Leaves 12′—16′ long, with a stout pale petiole, and 7—11 oblong or oblong-lanceolate long-pointed leaflets, unequally cuneate or sometimes rounded at base, serrate with small incurved apiculate teeth, the lateral sessile, the terminal on a petiolule up to 1′ in length, covered especially below when they unfold with rufous hairs, and at maturity thin and firm, dark green above, paler below, glabrous with the exception of occasional tufts of rufous hairs along the under side of the broad pale midrib, 4′—5′ long and 1′—2′ wide, with many conspicuous primary veins arcuate near the margins and obscurely reticulate veinlets; turning rusty brown and falling early in the autumn.

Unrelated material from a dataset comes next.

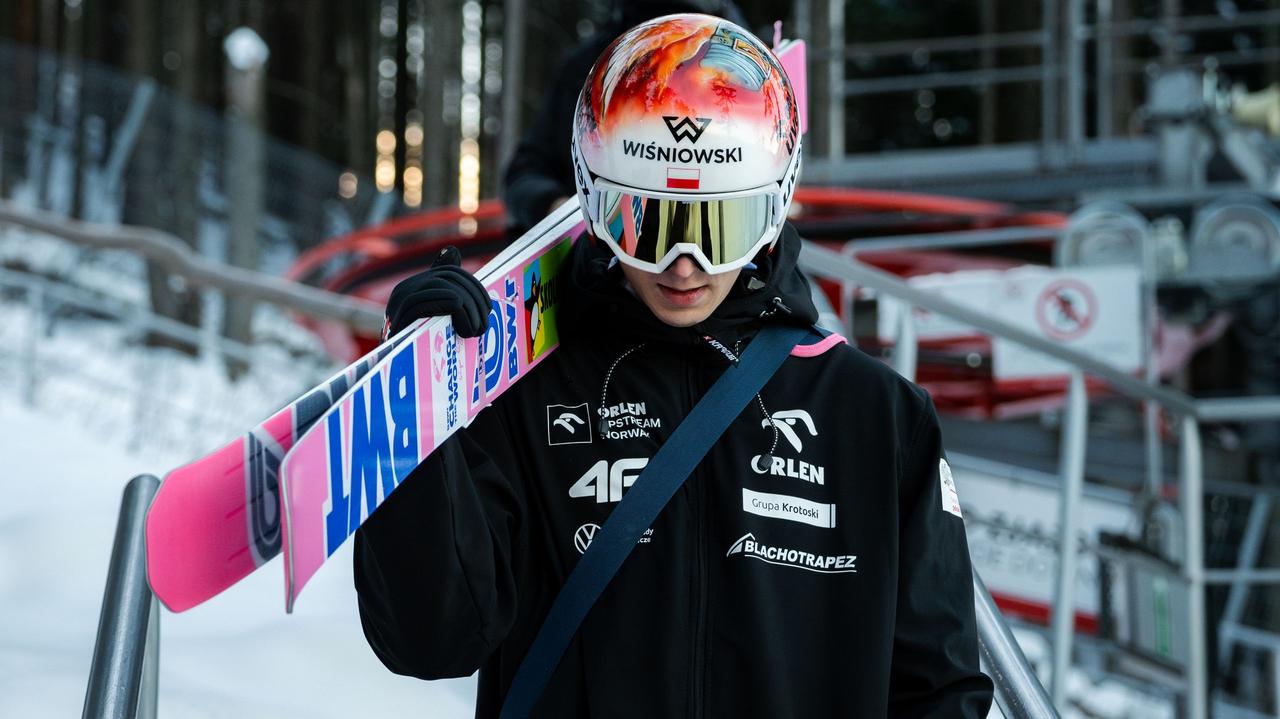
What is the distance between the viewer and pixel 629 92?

Flowers polygamous, without a perianth, appearing before the leaves in a compact or ultimately elongated panicle 4′—5′ long, and covered in the bud by broad-ovate dark brown or nearly black scales rounded at apex; staminate flowers on separate trees or mixed with perfect flowers, and consisting of 2 large deeply pitted oblong dark purple apiculate anthers attached on the back to short broad filaments; pistillate flower consisting of a long slender style deeply divided into 2 broad purple stigmas and often accompanied by 1 or 2 perfect or globose rudimentary pink anthers sessile or borne on long or short filaments. Fruit in open panicles 8′—10′ in length, oblong to slightly oblong-obovate, 1′—1½′ long and ⅓′ wide, with a thin wing, surrounding the short flat faintly nerved body, rounded and emarginate at apex and narrowed and rounded or cuneate at base.
A tree, occasionally 80°—90° high, with a tall trunk rarely exceeding 20′ in diameter, slender mostly upright branches forming a narrow head, and stout terete branchlets dark green and slightly puberulous when they first appear, soon becoming ashy gray or orange color and marked by large pale lenticels, growing darker during their first winter and then roughened by the large suborbicular leaf-scars displaying a semicircular row of conspicuous fibro-vascular bundle-scars; usually much smaller. Winter-buds: terminal broad-ovate, acute, rather less than ¼′ long, with 3 pairs of scales, those of the outer pair thick and rounded on the back at base, gradually narrowed and acute at apex, dark brown, slightly puberulous, falling as the bud begins to enlarge in the spring, and shorter than the scales of the inner rows coated on the outer surface with rufous pubescence, those of the second pair becoming strap-shaped, 1′ long, ⅓′ wide, and about half as long as the pinnate usually foliaceous inner scales. Bark of the trunk gray slightly tinged with red, ⅓′—½′ thick, and divided into large irregular plates separating into thin papery scales. Wood heavy, rather soft, not strong, tough, coarse-grained, durable, easily separable into thin layers, dark brown, with thin light brown often nearly white sapwood; largely used for the interior finish of houses and in cabinet-making, and for fences, barrel hoops, and in the manufacture of baskets.
Distribution. Deep cold swamps and the low banks of streams and lakes; southern Newfoundland and the northern shores of the Gulf of St. Lawrence to Lake Winnipeg, and southward to New Castle County, Delaware, the mountains of West Virginia, southwestern Indiana (Knox County; now probably exterminated by drainage), central Iowa, central Missouri, and northwestern Arkansas.